I mean, I don't really care if someone complained about it before not (and for the record, I was not in favor of speeding up the game), it has been an unintended consequence of the change and it has not been a positive one. People pay SIGNIFICANTLY more for a ticket today than they did in the 1976 playoff game that you chose to reference.

My position on this was, is, and will continue to remain the same. I actually like spending the afternoon or evening at the ballpark. If they want to increase the pace of the gameplay, that's fine. Perhaps they should consider lengthening the time between half innings or innings then, so patrons can actually use the restroom, purchase food, get their kid something from the gift shop, etc without missing a chunk of the game.
Adding more time to breaks -- which are already too long -- defeats the purpose of speeding up the game. Too many fans find the sport boring because there's too much down time.

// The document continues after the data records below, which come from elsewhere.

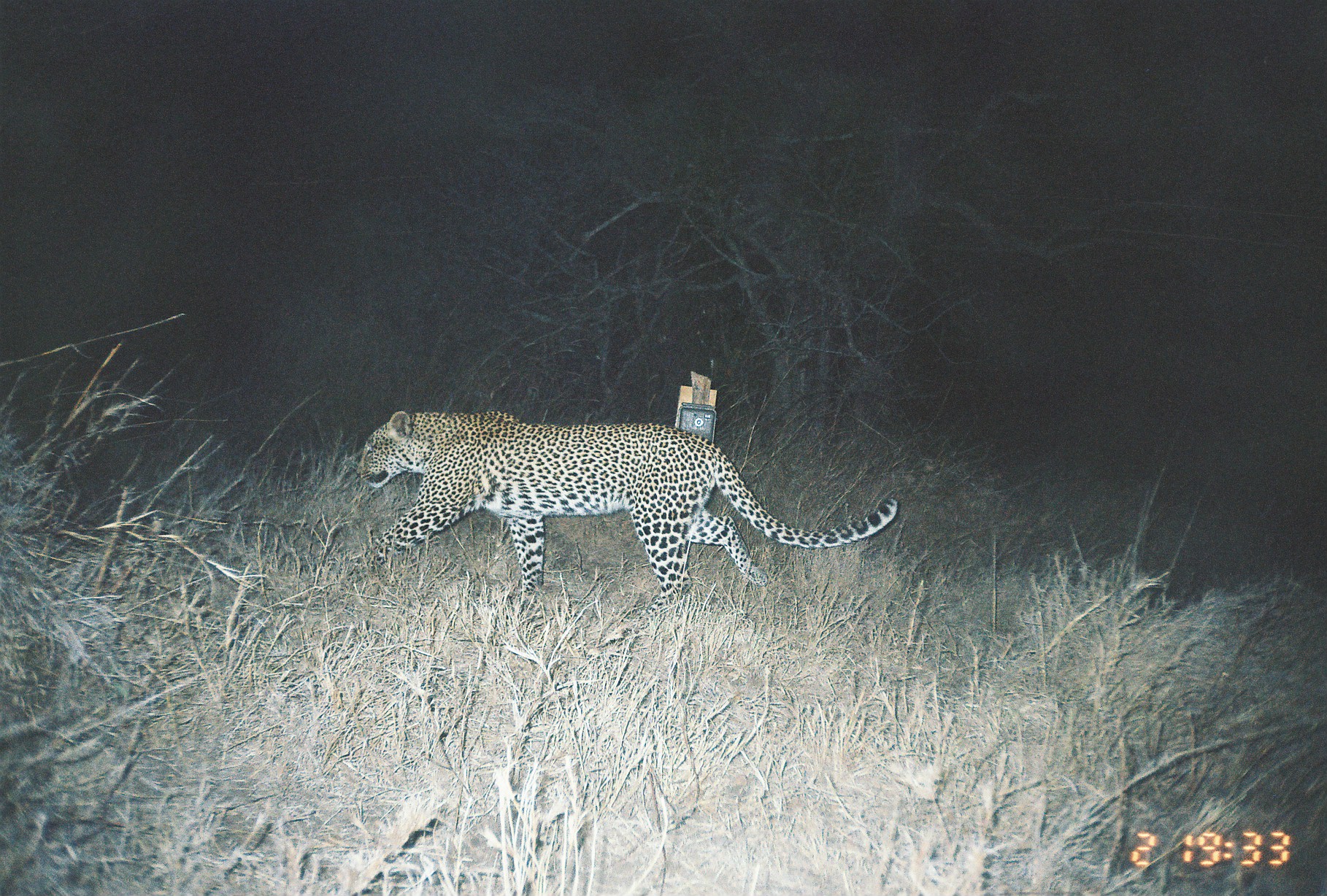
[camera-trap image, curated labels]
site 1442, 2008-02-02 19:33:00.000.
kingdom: Animalia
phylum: Chordata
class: Mammalia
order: Carnivora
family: Felidae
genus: Panthera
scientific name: Panthera pardus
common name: leopard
Panthera pardus (leopard), count 1.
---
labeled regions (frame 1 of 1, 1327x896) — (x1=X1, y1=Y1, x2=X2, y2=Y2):
panthera pardus: (x1=353, y1=409, x2=898, y2=620)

I'm sorry this doesn't work for you but I suspect you're in the minority.
 
I mean, I don't really care if someone complained about it before not (and for the record, I was not in favor of speeding up the game), it has been an unintended consequence of the change and it has not been a positive one. People pay SIGNIFICANTLY more for a ticket today than they did in the 1976 playoff game that you chose to reference.

My position on this was, is, and will continue to remain the same. I actually like spending the afternoon or evening at the ballpark. If they want to increase the pace of the gameplay, that's fine. Perhaps they should consider lengthening the time between half innings or innings then, so patrons can actually use the restroom, purchase food, get their kid something from the gift shop, etc without missing a chunk of the game.

While you raise an interesting point, MLB (and other leagues) do not care about the game day experience of the average fan. Everything they do these days is about TV and money. I can't think of one major sport that isn't a complete money grab these days. Times have changed, and not for the better. My interest in watching pro (and now college) sports is at an all-time low because of this. I don't think it will recover.